When traffic grinds to a halt and commute times go off the charts like they did during last Thursday's drizzly afternoon commute, there is nothing like a little levity to lighten things up.

Leave it to WCCO Radio (830 AM) afternoon drive-time host John Williams to come through with a 2-minute parody that he introduced as "Your 5:12 WCCO Traffic Minute Mantra."

The piece with angelic music and the sound of trickling water featured a calm voice that comes on the air and says, "If your commute is taking longer than normal, breathe and say, 'I am bigger than my problems.' "

The advice is the same for freeway hostages who spot others using their idling time to tap out a few text messages, a no-no under state law, by the way.

"If the person in front of you is texting, breathe and say, 'I am bigger than my problems.' "

Those pinch points that call for the dreaded "zipper merge" are always a place of contention, what with impatient folks who zoom to the merge point and expect motorists who have been waiting a long time to let them in.

When that happens, just breathe and say, "I am bigger than my problems," the voice says.

But just once.

"The next time Chucklenuts comes up from behind on the left side and gets ready to cut in line at the last second, block his path, breathe in and say, 'Not on my watch, sucker,' " the voice says in a snarly tone. "Straddle the line, weaving back and forth to maintain your spot in line without letting him pass.
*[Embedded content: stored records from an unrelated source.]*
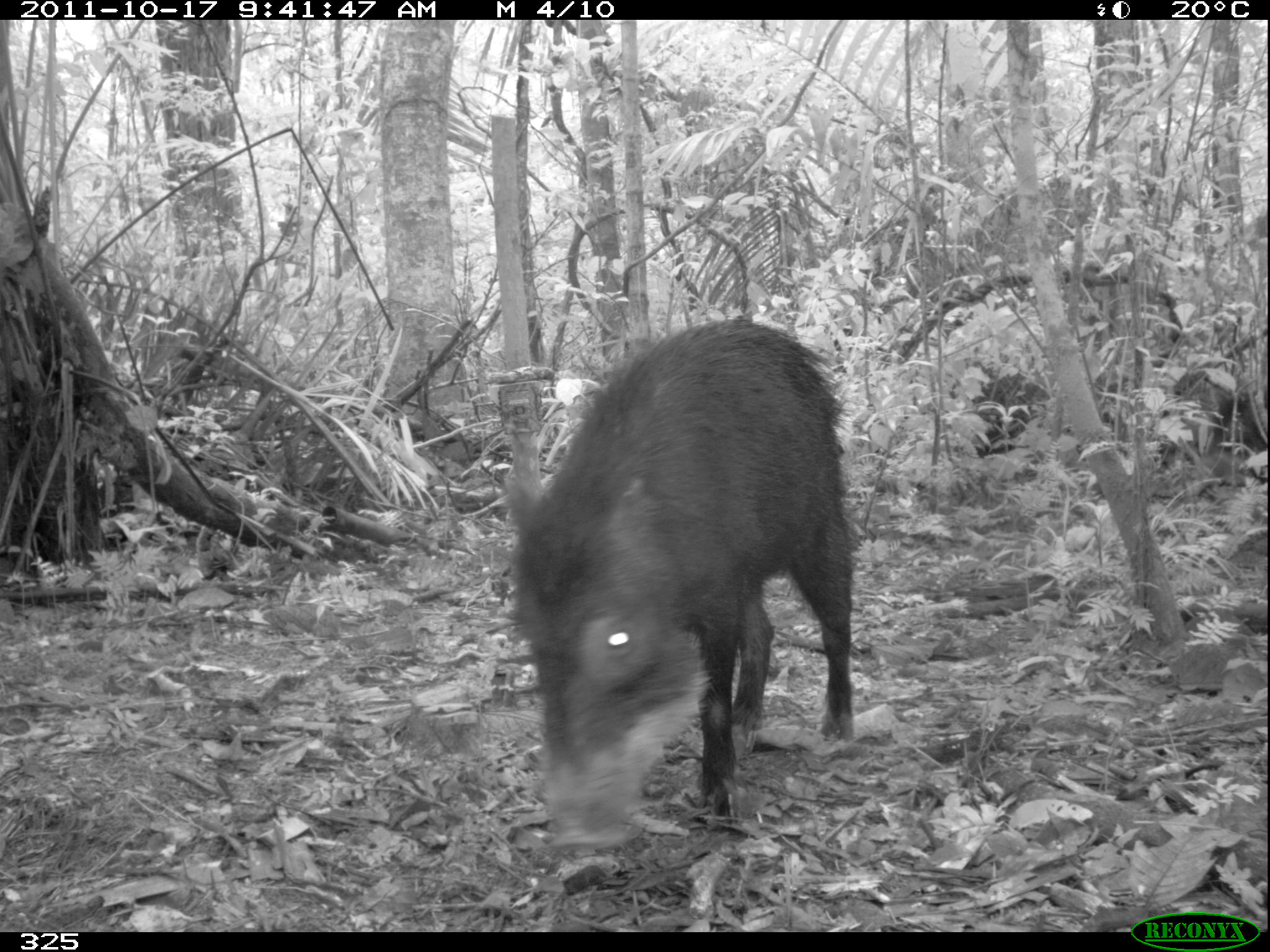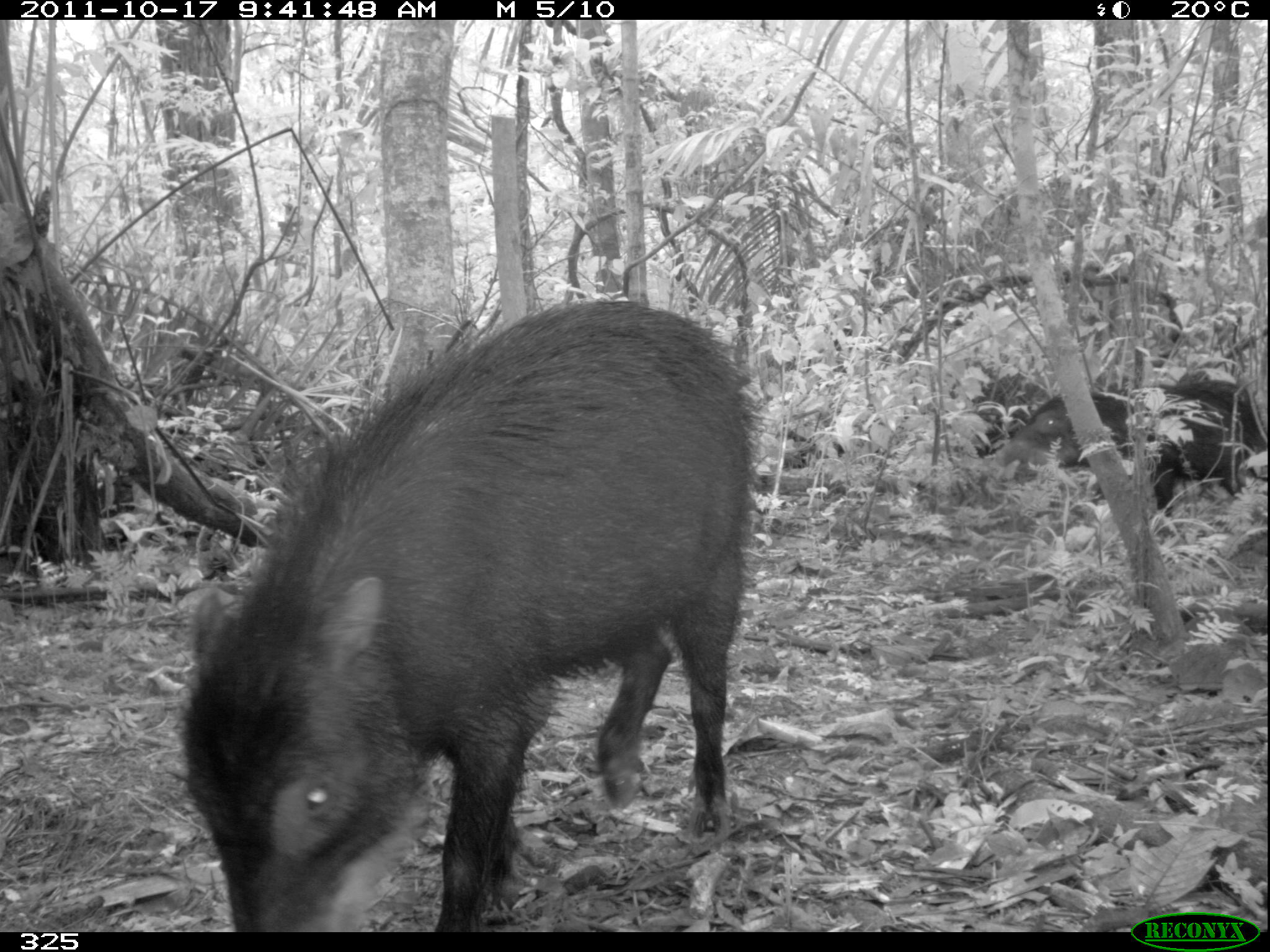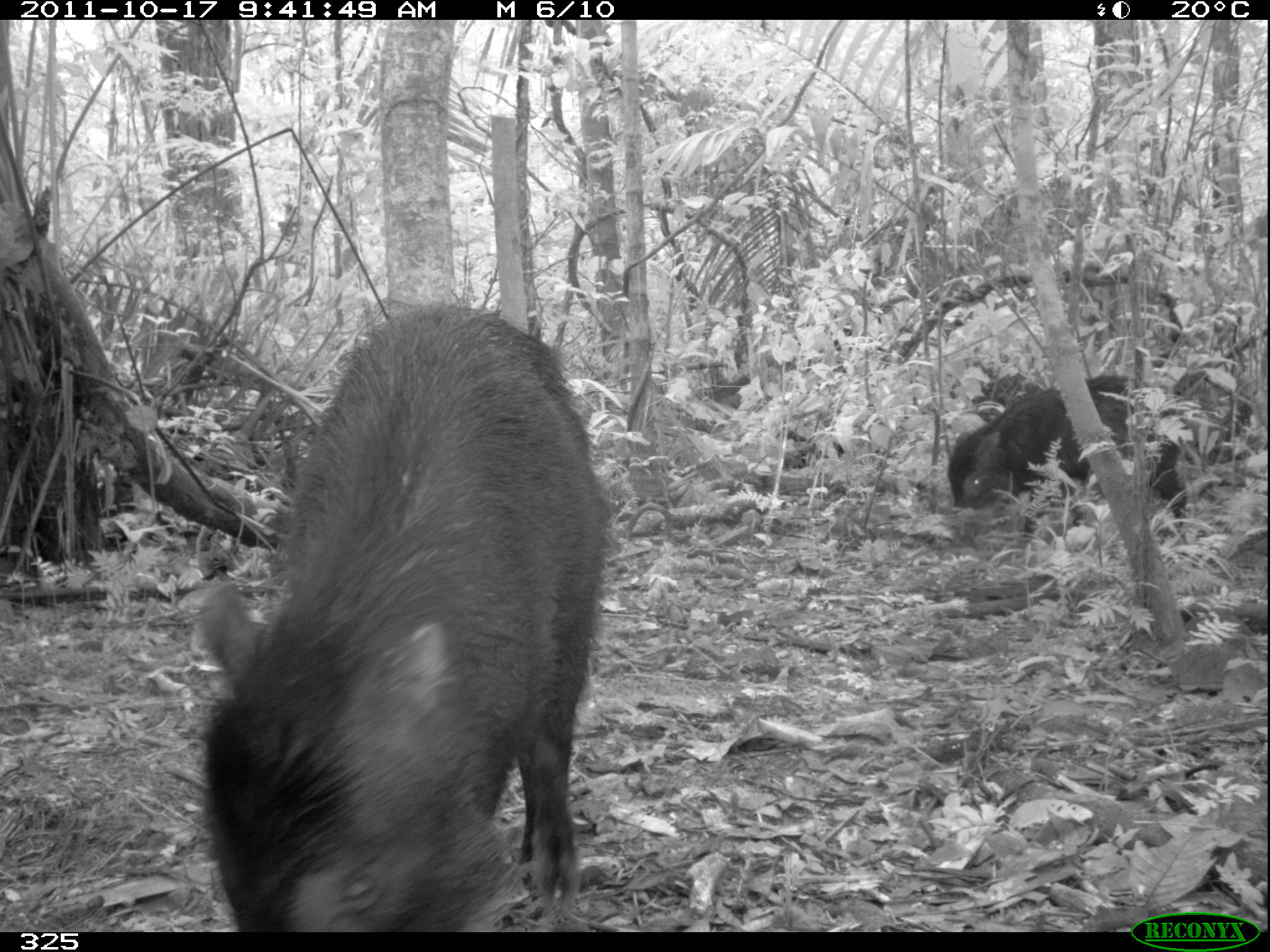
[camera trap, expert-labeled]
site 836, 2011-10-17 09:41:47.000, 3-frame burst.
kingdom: Animalia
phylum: Chordata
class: Mammalia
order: Artiodactyla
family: Tayassuidae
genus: Tayassu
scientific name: Tayassu pecari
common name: white-lipped peccary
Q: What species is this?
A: Tayassu pecari (white-lipped peccary).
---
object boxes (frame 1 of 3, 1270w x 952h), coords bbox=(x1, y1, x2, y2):
tayassu pecari: bbox=(495, 314, 858, 847)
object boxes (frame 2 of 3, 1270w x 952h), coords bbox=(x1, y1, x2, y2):
tayassu pecari: bbox=(168, 297, 767, 927); bbox=(993, 375, 1269, 516)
He is your problem … and you are bigger than this problem."

Zipper merging "is cheating," the voice says, and drivers should "ram him if necessary."
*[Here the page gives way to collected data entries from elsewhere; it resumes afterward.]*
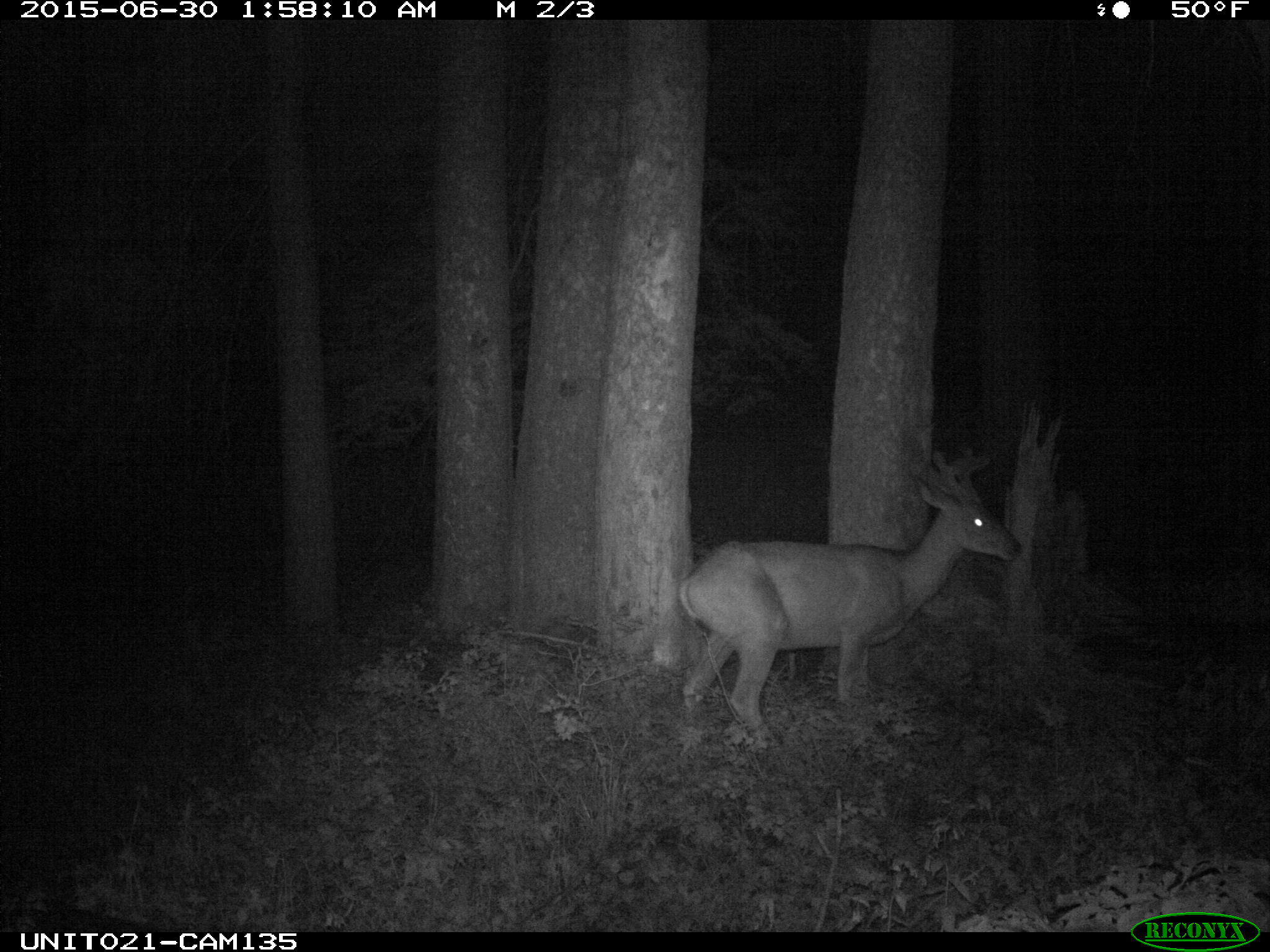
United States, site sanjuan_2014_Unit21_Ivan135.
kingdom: Animalia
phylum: Chordata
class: Mammalia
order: Artiodactyla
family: Cervidae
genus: Odocoileus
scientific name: Odocoileus hemionus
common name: mule deer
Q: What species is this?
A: Odocoileus hemionus (mule deer).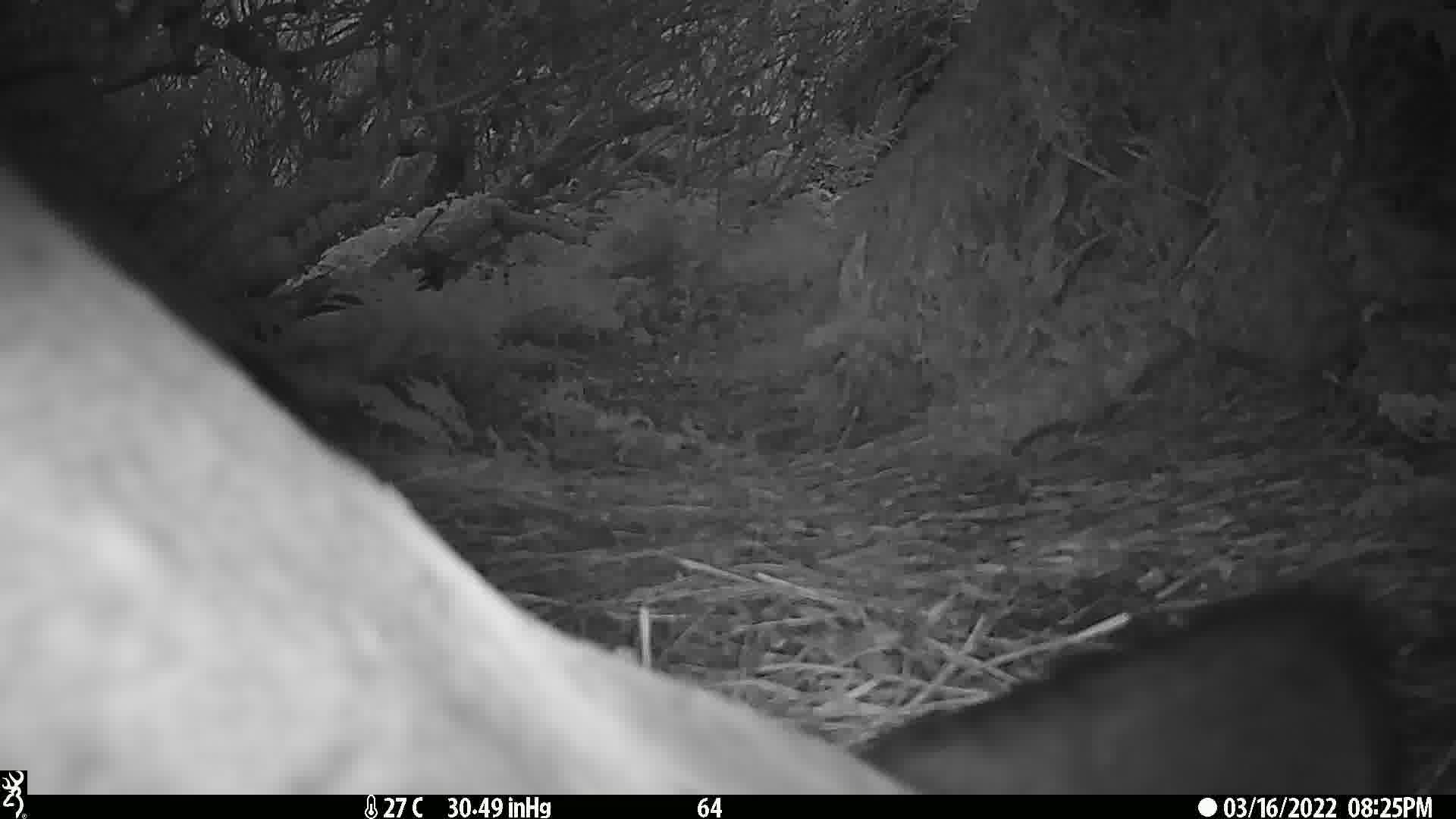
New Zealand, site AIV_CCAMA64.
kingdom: Animalia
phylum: Chordata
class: Mammalia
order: Carnivora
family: Otariidae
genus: Phocarctos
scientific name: Phocarctos hookeri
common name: new zealand sea lion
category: sealion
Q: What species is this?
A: Sealion (new zealand sea lion) (Phocarctos hookeri).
(That view might be seconded by Claire Gallagher, who left me a voice mail recently. She isn't a fan of zipper merging because "people get madder than hell because somebody pulled in front of them.")

Williams, of course, is not advocating reckless behavior on the roads.
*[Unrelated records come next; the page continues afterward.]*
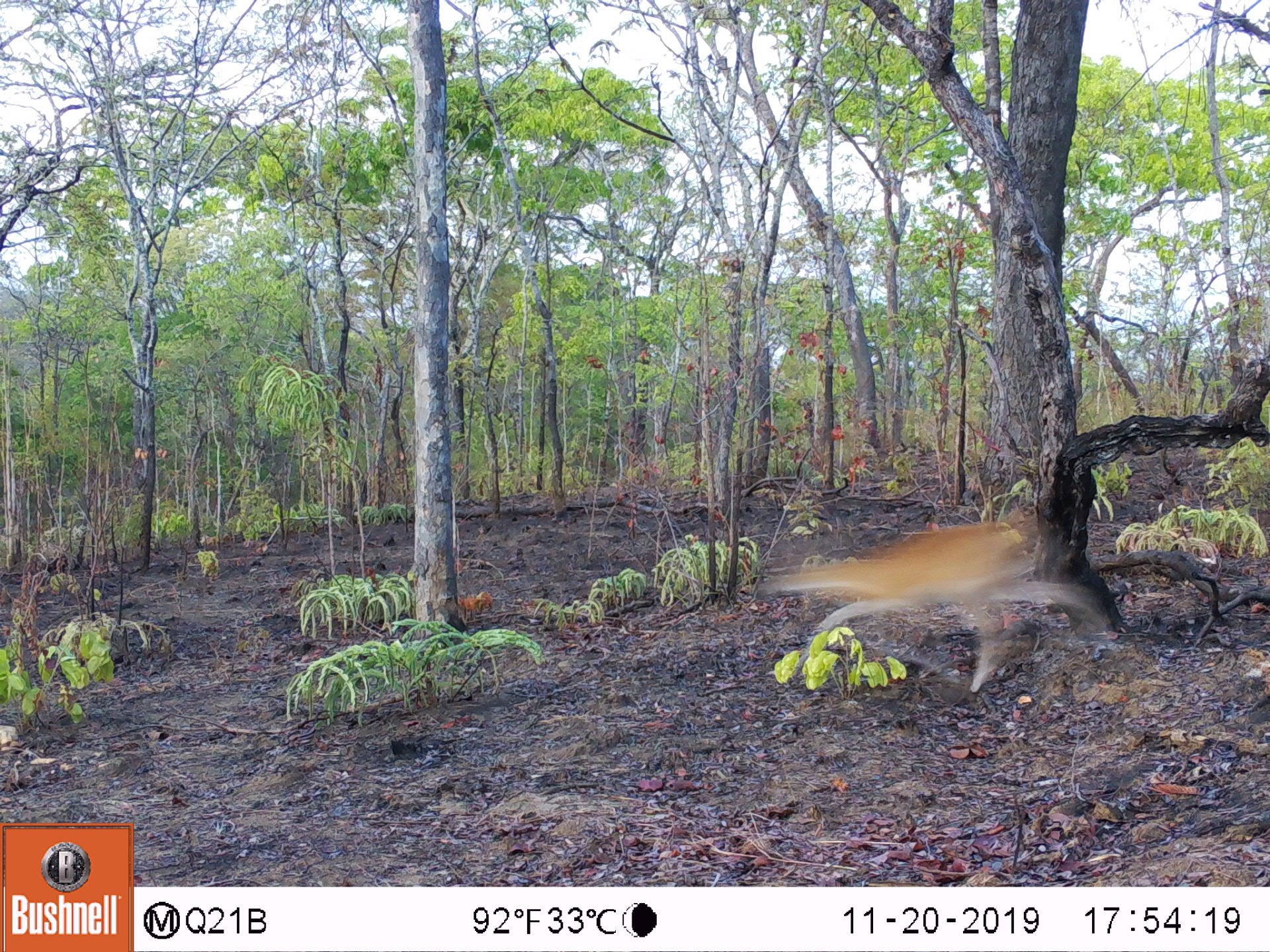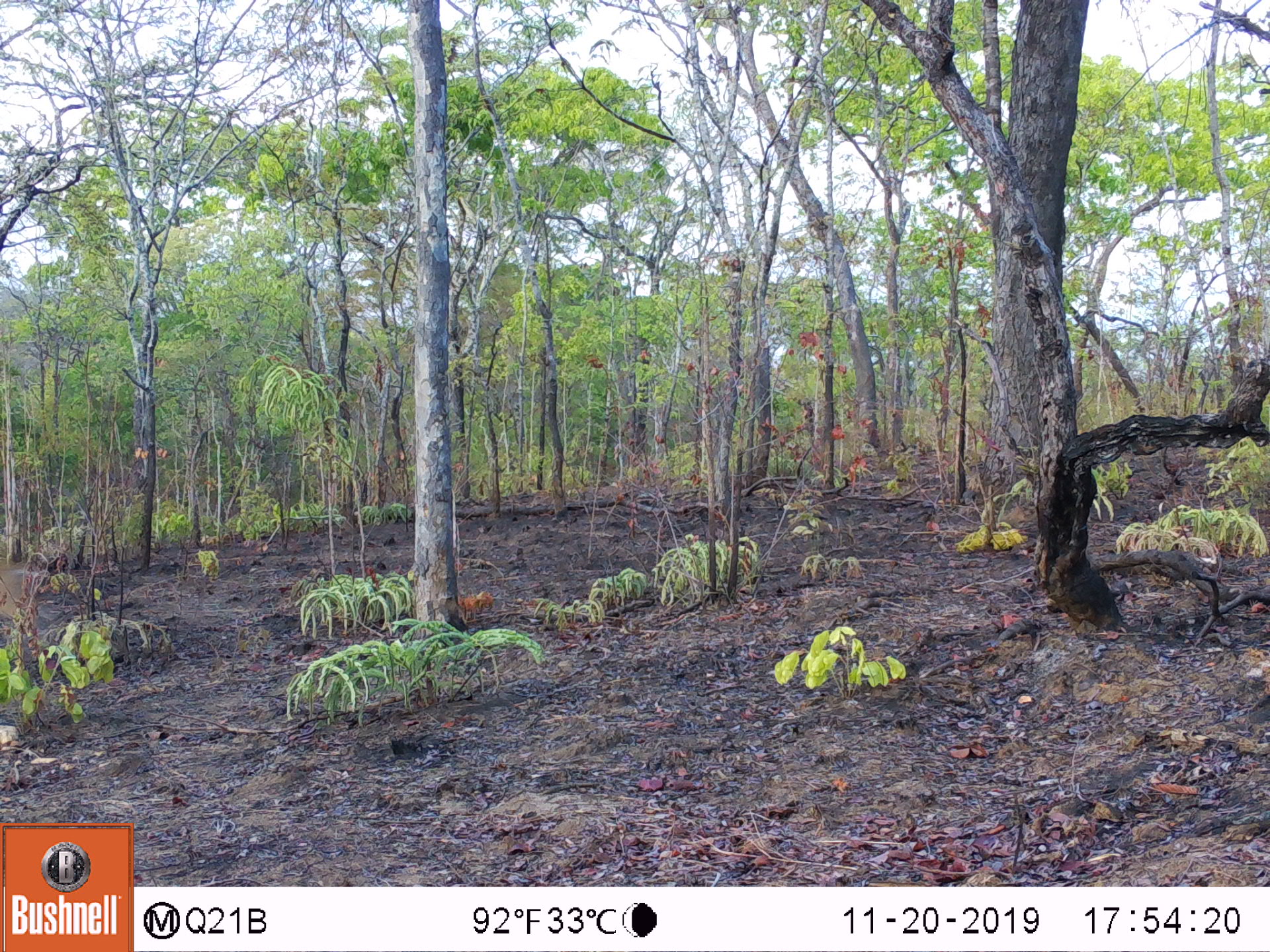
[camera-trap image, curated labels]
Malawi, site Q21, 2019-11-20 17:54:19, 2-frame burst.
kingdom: Animalia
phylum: Chordata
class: Mammalia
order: Artiodactyla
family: Bovidae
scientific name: Antilopinae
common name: small antelope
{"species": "small antelope (Antilopinae)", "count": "1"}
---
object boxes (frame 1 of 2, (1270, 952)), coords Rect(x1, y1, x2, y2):
small antelope: Rect(726, 497, 1119, 721)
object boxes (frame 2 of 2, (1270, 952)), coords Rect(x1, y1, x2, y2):
small antelope: Rect(0, 564, 45, 649)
"The hook is that even calm and reason loses its mind when we endure something like this," Williams said. "People were thankful we did it. We were just trying to make them smile."

The segment got a laugh from the State Patrol's Lt. Tiffani Nielson, who heard it during her 1 hour 45 minute ride from St. Paul to the western suburbs. But it was a little disconcerting, she said.

"It was funny, but don't actually do it," she said. "That was really bad advice. The zipper merge is to maximize lane capacity until the last opportunity. You are supposed to use both lanes. You should not straddle. You can get a ticket for that. This creates misinformation."

Nielson recognized that the segment was done with a sense of humor, but it's not wise for drivers to put themselves in a bad situation and risk getting rear-ended or a road-rage situation.

"Let's keep it as good as possible for everybody. Don't be a jerk. We are all in this together."

Williams said listener reaction was so strong that a second installment of "Traffic Minute Mantra" was produced for Friday's show. But it was not without thought on how it would be received.

"This comes up when we do bits like this," Williams said. "I never look behind the curtain. I leave it to adults in the room to figure it out."

The bottom line, when stuck in traffic, just breathe.